Les Israéliens sont soumis à des normes différentes car il est presque impossible de les séparer de l’ancienne catégorie de Juifs qui menacent criminellement l’ordre mondial.

Un certain nombre de points importants découlent de tout ce qui précède. Les antisémites nourrissent une haine envers les Juifs, présentés comme des menaces à l’ordre moral. L’antisémitisme ne ressemble pas avant tout à la haine d’un groupe. Une fois que les Juifs sont dépeints comme une entité dangereuse qui verse le sang, ignore les lois et sème le carnage, l’antisémitisme devient l’idéologie de l’humanité, de la morale, de l’ordre et du droit, ce que le grand essayiste autrichien Jean Améry a appelé l’antisémitisme vertueux. L’antisémitisme suscite une ferveur morale et une passion intenses, précisément parce que les Juifs sont considérés comme un danger pour l’humanité.

Un pilier de la culture occidentale

Il n’est donc pas surprenant que les jeunes qui partout dans le monde appellent au démantèlement de l’État d’Israël ne se considèrent pas comme antisémites. Ils peuvent refuser aux Israéliens leur droit à l’existence (un droit qui n’est refusé à aucun autre peuple sur Terre) parce qu’ils défendent avec passion la survie du monde menacée par un État voyou dont la criminalité est considérée comme unique et particulièrement menaçante. Aucune autre violence d’État ne suscite autant d’indignation morale que celle d’Israël. Aucun autre pays ne suscite un tel désir d’élimination parmi les défenseurs bien intentionnés de la moralité.

L’idée selon laquelle les Juifs menacent le monde est profondément ancrée dans la culture occidentale, si profondément en fait que cette accusation est automatiquement évoquée lorsque l’État israélien enfreint parfois la loi, comme le font de nombreux États dans le monde. Il ne fait aucun doute qu’au cours des dernières décennies, Israël a agi au mépris du droit international (et du sien également) et que sa réponse militaire à Gaza a été disproportionnée et brutale.

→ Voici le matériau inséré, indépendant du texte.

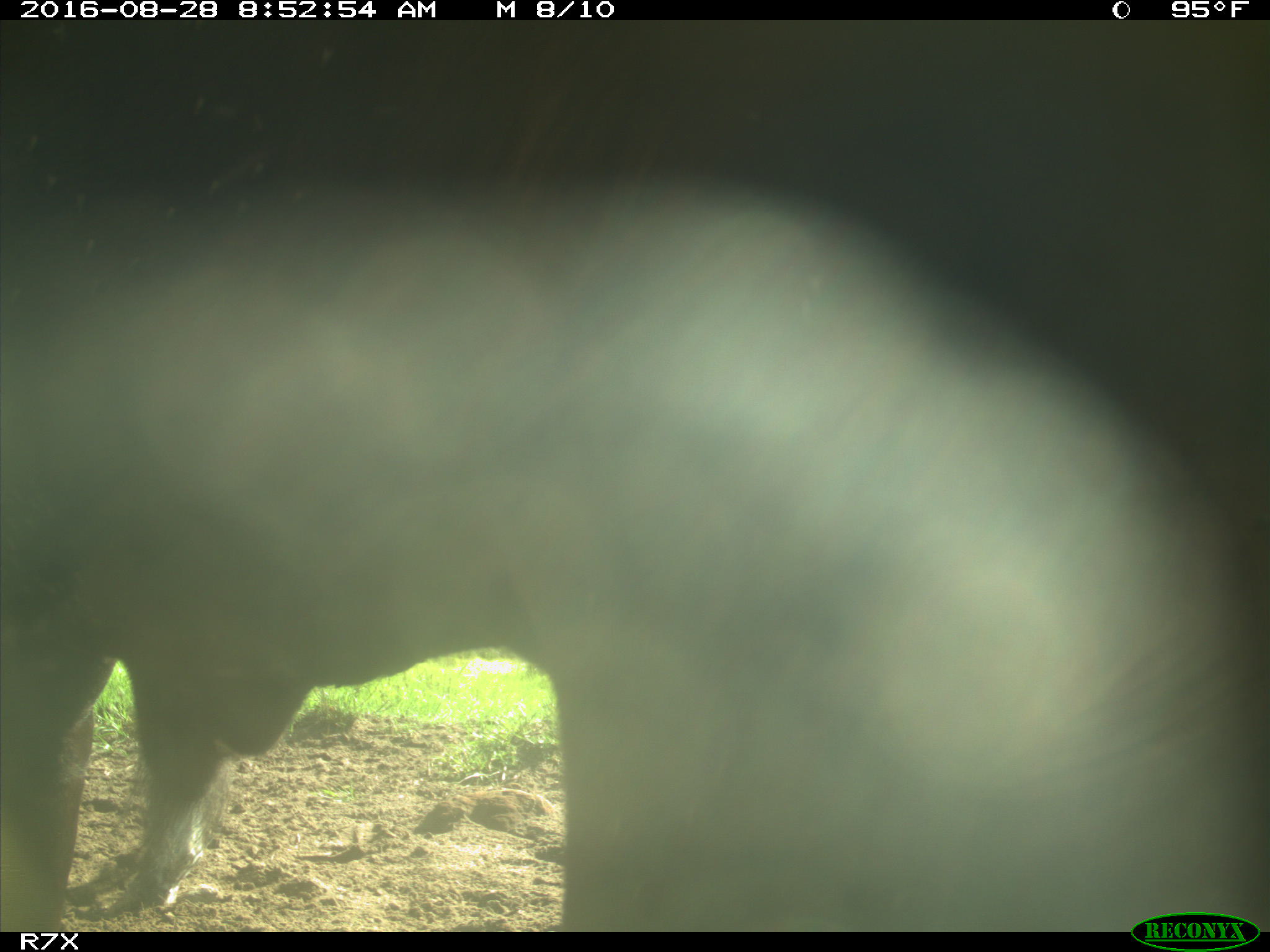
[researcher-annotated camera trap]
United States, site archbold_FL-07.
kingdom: Animalia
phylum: Chordata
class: Mammalia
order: Artiodactyla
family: Bovidae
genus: Bos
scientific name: Bos taurus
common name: domestic cow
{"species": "Bos taurus (domestic cow)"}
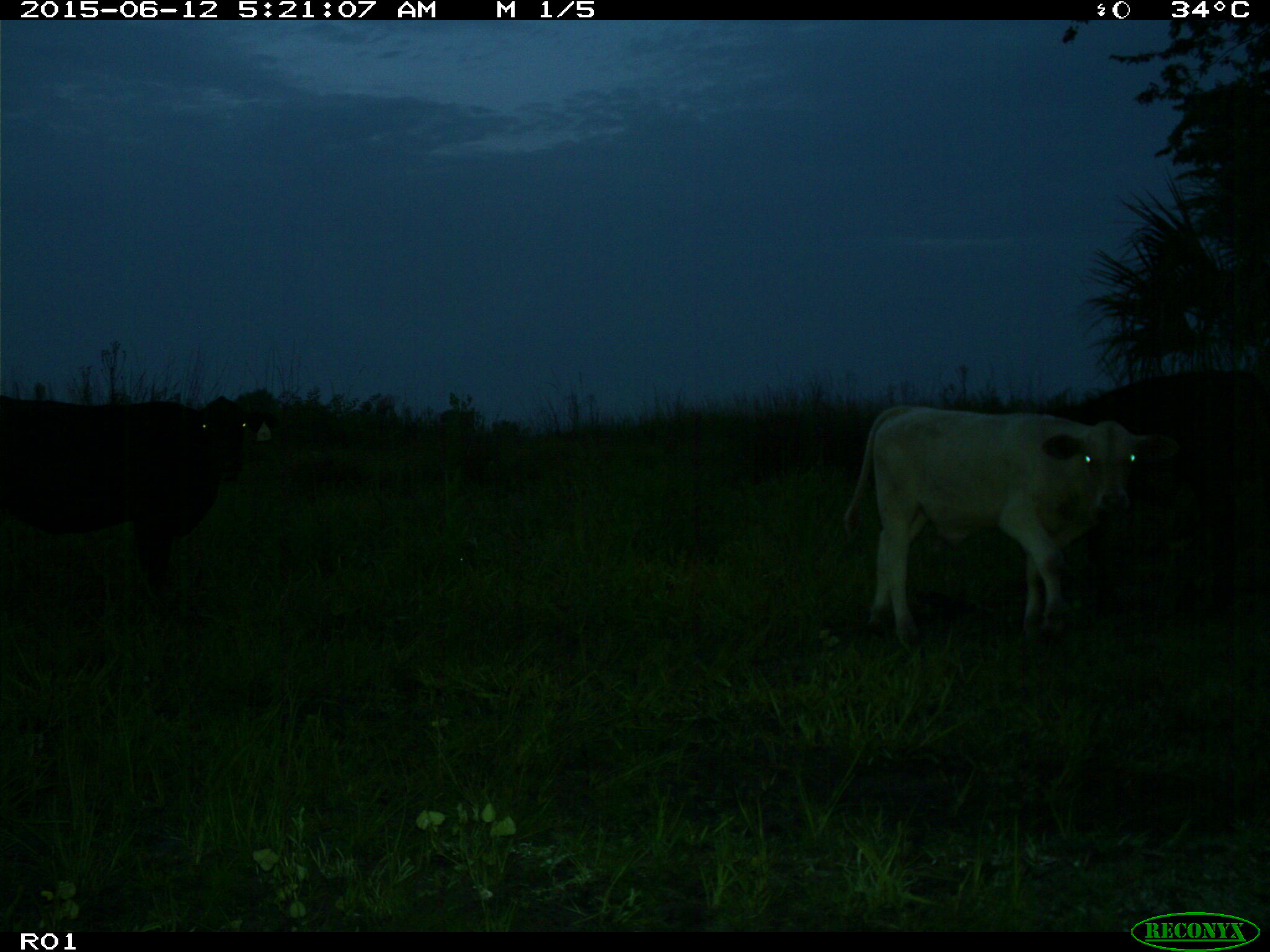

Mais j’ai du mal à croire que, dans les mêmes circonstances, d’autres pays auraient agi différemment. À la lumière de son histoire, je parie que la réponse des États-Unis, par exemple, aurait été bien plus dévastatrice. (Rappelez-vous simplement la réponse horrible des Américains à leur attaque sur Pearl Harbor le 7 octobre.) Israël ne s’est pas révélé pire que le lamentable bilan historique de l’humanité. Peut-être que ça a même été mieux.

Pourtant, les Israéliens sont soumis à des normes différentes car il est presque impossible de les séparer de l’ancienne accusation selon laquelle les Juifs qui menacent criminellement l’ordre mondial. Lorsque le sionisme est synonyme de mal radical, c’est parce que, sur le plan cognitif et émotionnel, nous ne pouvons pas déconnecter les Israéliens et les Juifs, les crimes israéliens (ordinaires dans la triste histoire de l’humanité) et le profond sentiment culturel selon lequel les Juifs sont dangereux pour le monde.

Permettez-moi de fournir une analogie. Il serait difficile de séparer le concept de « jupe » ou de « robe » du concept de « femme ». Même si l’on sait que les hommes écossais portent parfois des jupes ou que les hommes musulmans portent des robes qui ressemblent à des robes longues, « jupe » et « robe » évoquent inévitablement la féminité et non la masculinité.

Les Sionistes et les Juifs sont inextricablement liés selon une logique cognitive similaire. Il est très difficile de démêler les deux, même si l’on sait que tous les juifs ne sont pas sionistes et que tous les sionistes ne sont pas juifs. (Un sondage Pew de 2021 a révélé qu’une majorité de Juifs américains considèrent Israël comme faisant partie de leur identité, ce qui suggère que les deux sont profondément liés.) Bien qu’empiriquement, les « Juifs » et les « Sionistes » puissent parfois être distincts, ils ne peuvent pas être séparés dans les représentations mentales et sont connectés de manière quasi automatique. Lorsque les jeunes manifestants expriment leur souhait d’éliminer Israël, ils expriment également le souhait d’anéantir les Juifs vivant en Israël.

L’affirmation selon laquelle si les Juifs participent à un mouvement, ce mouvement est exempté de l’accusation d’antisémitisme, c’est aussi une vieille expression cultivée par les Soviétiques. (Certains communistes juifs de l’Union soviétique ont persécuté d’autres Juifs.) Comme vous le diront sûrement les féministes ou les Afro-Américains, certaines femmes et certains Afro-Américains ont des idées sexistes ou racistes.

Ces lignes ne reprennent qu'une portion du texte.